High Speed Mode: The Halo Pulse Compression Radar provides rapid position updates, with high-speed operation of up to 48 rpm.
Instant On: The system takes less than 25 seconds, more than 2.0 minutes quicker than a conventional radar, to be fully operational after switching it on.
Low Electromagnetic Emissions: Unlike traditional pulse radar, Halo Radar’s low-power pulsed transmissions meet upcoming Low Emission standards. This makes Halo Radar safe to run in anchorages and marinas.
Low Power Consumption: Halo Radar uses 40W average with no wind, and no more than 150W at maximum wind velocity.
HOW IT WORKS
Radar operates in a similar fashion to sonar. It sends out pulses of energy and receives the echo of these pulses when they hit an object. The return signals are then processed into visual images. Short-duration pulses offer greater resolution, but they can’t travel far while longer pulses can travel farther, but result in lower resolution images. Rather than using the single pulses employed by conventional radar, the Halo uses pulse compression, which in affect is a burst of pulses similar CHIRP sonar. The essential component in the Halo radar is the 25-watt gallium nitride amplifier that enables it to produce the burst of pulses. Until recently, this technology was only used by the military. Simrad is the first to use it in recreational radar.
ON THE WATER
While the Halo Radar can be set manually, for the majority of users, the pre-set modes will provide them with exactly what they need and it was these features that we tested on the water. Sitting in the Hillarys Marina we turned on the harbour mode and combined it with a navigational overlay that provided us with a precise layout of the harbour. We could have got a similar result purely by using the GPS on the NSO unit already installed in the boat but the big difference was that the radar also provided information on boats, no matter how small moving inside the harbour. We even picked up two guys on kayaks. When you are in a harbour you don’t know, and lets face it not too many of us are going to have it operating in our home harbour, this could be very useful information that could save you from an embarrassing, and costly, accident.

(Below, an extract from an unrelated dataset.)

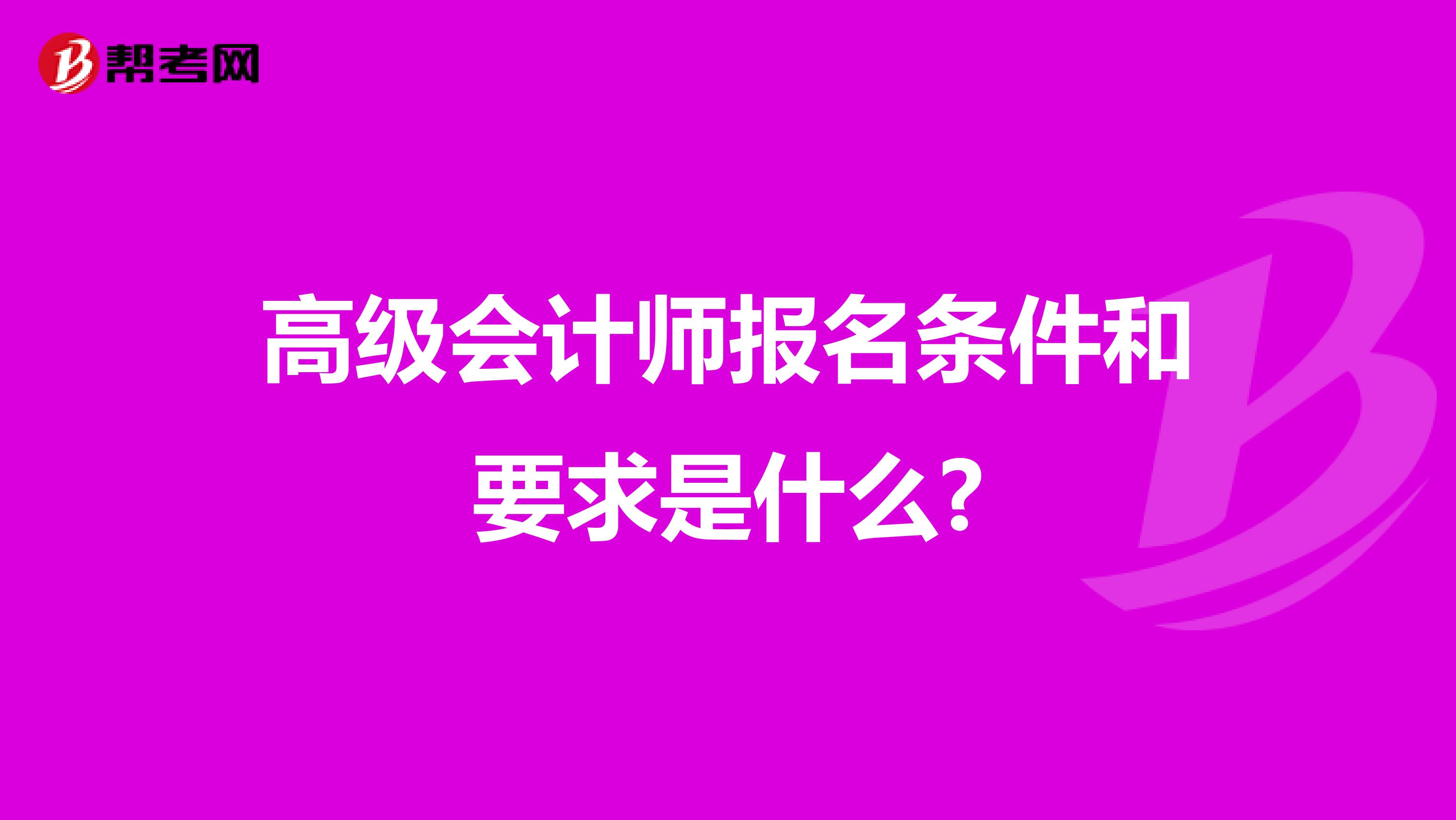 高级会计师报名条件和要求是什么?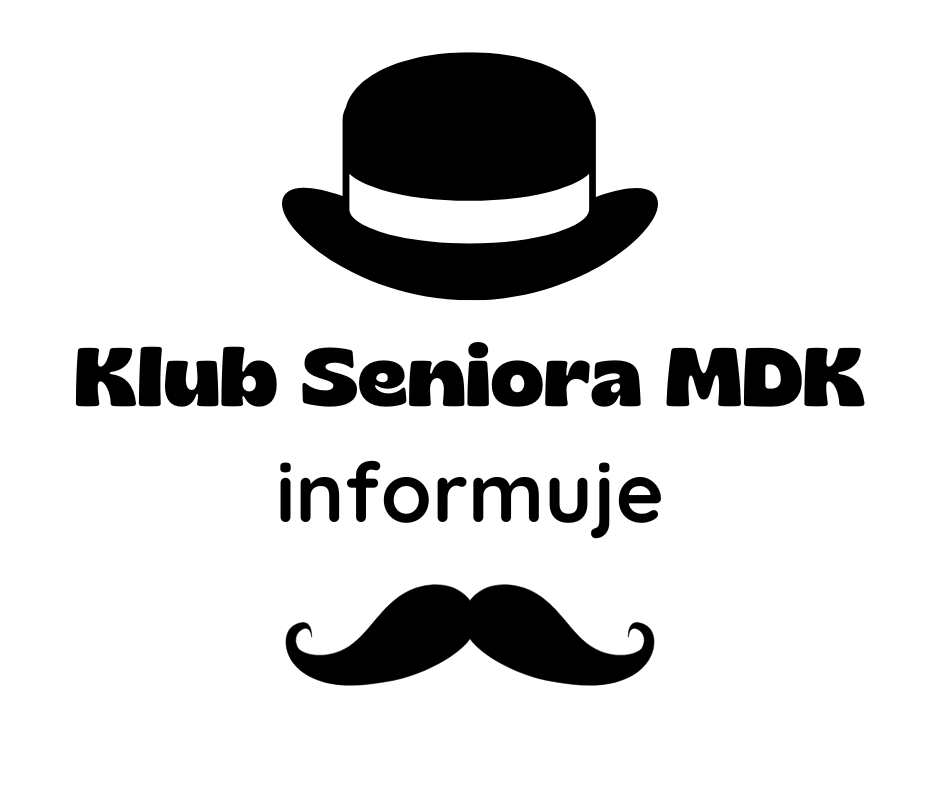 Klub Seniora informuje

Once we left the marina we switched the radar to offshore mode and being a hot summer’s day there were plenty of boats in the vicinity. All of them showed up on the screen as red blobs but with a tale behind them, indicating they were on the move. Being able to track them, using the MARPA Target Tracking feature, meant we could see exactly how fast they were going and what direction, and more importantly, track if they were on a collision course with us. This function would be really handy when you were anchored. You could set it up so it not only warned you if other boats were dragging their anchor and getting too close to you but also if you were moving.
The feature I wanted to test most was the bird function. But of course on the day we went out the birds were either not hungry or there was no bait fish in the vicinity for them to feed on. The Halo 6 on the test boat has the capability of tracking birds up to 6 nautical miles (11kms) away, which will provide sports fishermen with a huge advantage.
It is hard not to be impressed by the Halo Radar. Whether you are a serious sports fisherman or just enjoy blue-water cruising this technology is going to make life a lot easier, and safer. Most serious ocean cruisers have both pulse and broadband radar fitted so they can monitor short and long distances. The Halo will enable you to do both using the one piece of equipment. While we did not get to try out the bird feature it is going to give sports fishermen a big edge to be able to “spot” birds feeding up to six kilometres away.